Foreign workers grapple with a host of different problems. Some complain of economic abuses like the withholding of salaries or contract manipulation, while others cite poor living conditions and excessive work hours. Worker complaints have included charges as serious as torture, imprisonment, and forced labor. The NHRC’s March 2006 report focused in part on the plights of foreign housemaids and construction workers. Foreign construction workers have repeatedly demonstrated against poor living and working conditions, and hundreds mounted protests in April after at least two workers died, reportedly from exposure to toxic gas. The authorities arrested and deported the leaders of the protest. Female domestic servants are particularly vulnerable to abuse and are often lured or forced into prostitution, according to the March report.

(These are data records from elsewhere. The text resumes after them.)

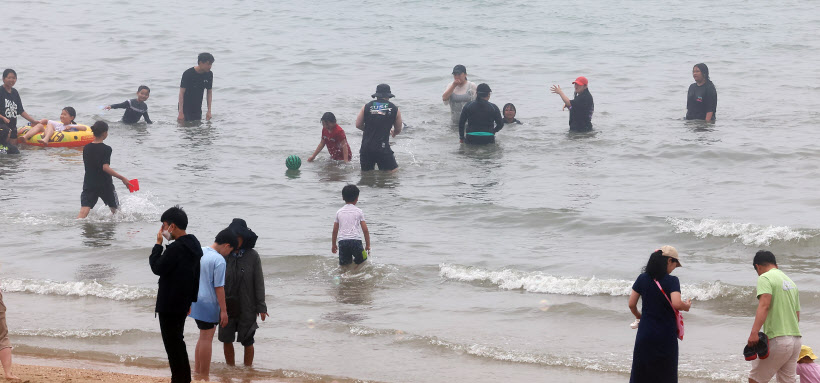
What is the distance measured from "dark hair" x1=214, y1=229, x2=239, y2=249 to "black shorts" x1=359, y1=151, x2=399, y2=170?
8.12m

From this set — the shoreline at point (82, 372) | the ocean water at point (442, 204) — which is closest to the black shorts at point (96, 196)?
the ocean water at point (442, 204)

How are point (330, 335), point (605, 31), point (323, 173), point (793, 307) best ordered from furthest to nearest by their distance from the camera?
1. point (605, 31)
2. point (323, 173)
3. point (330, 335)
4. point (793, 307)

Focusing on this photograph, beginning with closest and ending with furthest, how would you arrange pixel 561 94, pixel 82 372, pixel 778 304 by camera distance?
1. pixel 778 304
2. pixel 82 372
3. pixel 561 94

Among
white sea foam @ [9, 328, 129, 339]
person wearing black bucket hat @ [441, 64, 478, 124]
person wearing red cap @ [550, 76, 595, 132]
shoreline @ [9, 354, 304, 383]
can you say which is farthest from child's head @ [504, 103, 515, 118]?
shoreline @ [9, 354, 304, 383]

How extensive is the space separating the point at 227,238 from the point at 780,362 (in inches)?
164

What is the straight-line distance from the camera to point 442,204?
14.5 m

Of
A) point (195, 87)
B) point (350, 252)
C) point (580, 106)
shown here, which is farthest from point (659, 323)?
point (195, 87)

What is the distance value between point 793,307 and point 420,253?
5711mm

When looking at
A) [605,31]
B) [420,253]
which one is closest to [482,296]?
[420,253]

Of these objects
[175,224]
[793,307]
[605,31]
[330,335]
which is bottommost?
[330,335]

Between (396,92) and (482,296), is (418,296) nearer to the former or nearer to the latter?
(482,296)

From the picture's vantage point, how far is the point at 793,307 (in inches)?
280

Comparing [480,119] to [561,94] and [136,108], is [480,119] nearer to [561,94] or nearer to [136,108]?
[561,94]

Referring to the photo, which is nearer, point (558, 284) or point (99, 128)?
point (558, 284)
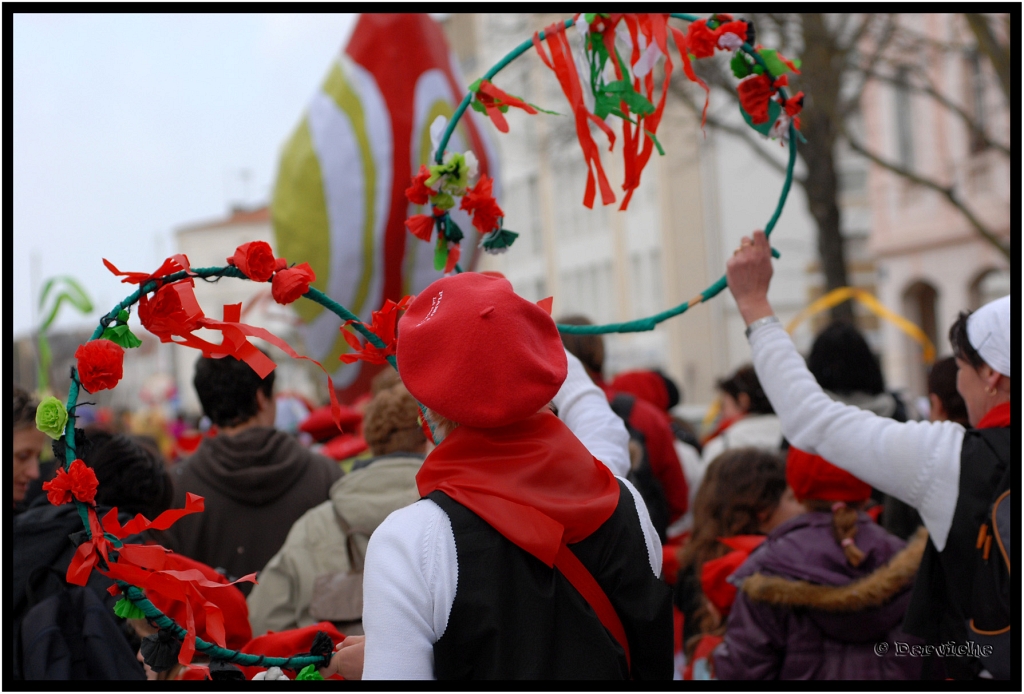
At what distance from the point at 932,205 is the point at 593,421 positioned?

Despite constitutional guarantees, the judiciary is not independent in practice. The majority of Qatar’s judges are foreign nationals who are appointed and removed by the emir. The judicial system consists of two sets of courts: Sharia (Islamic law) courts, which have jurisdiction over a narrow range of issues, such as family law; and civil law courts, which have jurisdiction over commercial and civil suits. These two divisions are united under the Supreme Judiciary Council, which regulates the judiciary. Qatar has a three-tiered system of courts—the Courts of First Instance, Appeal, and Cassation—which applies for both Sharia and civil courts.

The constitution protects individuals from arbitrary arrest and detention and bans torture. However, Law 17, issued in 2002, allows the suspension of these guarantees for the “protection of society.” The law empowers the minister of the interior to detain a defendant for crimes related to national security on the recommendation of the director-general of public security.

The government discriminates against noncitizens in education, housing, health care, and other services offered free of charge to citizens. In February 2006, government officials restored the Qatari nationality of 6,000 people, most of them dual citizens in Saudi Arabia, whose Qatari citizenship had been stripped in 2005. The government in 2005 began addressing problems related to trafficking in persons by legislating a ban on underage camel jockeys. In July 2005, the Ministry of the Interior established a human rights department to handle cases of human rights abuses and trafficking in persons. Qatar remains on the Tier 2 Watch List of the U.S. State Department’s annual Trafficking in Persons Report for its failure to meet basic standards in combating the practice.

The constitution treats women as full and equal persons. Article 35 of the constitution bans discrimination based on sex, country of origin, language, or religion. Nevertheless, women continue to face societal gender discrimination, and few legal mechanisms are available for them to contest instances of discrimination. Despite a constitutional ban that prevents women from acceding to the throne itself, women have recently made political gains. Two women were appointed to public office in May 2006: Sheikha bint Ahmad al-Mahmud became minister for education and teaching and Sheikha Ghaila bint Mohammad bin Hamad al-Thani became deputy chairperson of the National Human Rights Committee. Also in 2006, a woman was elected to Qatar’s 17-member Chamber of Commerce and Industry.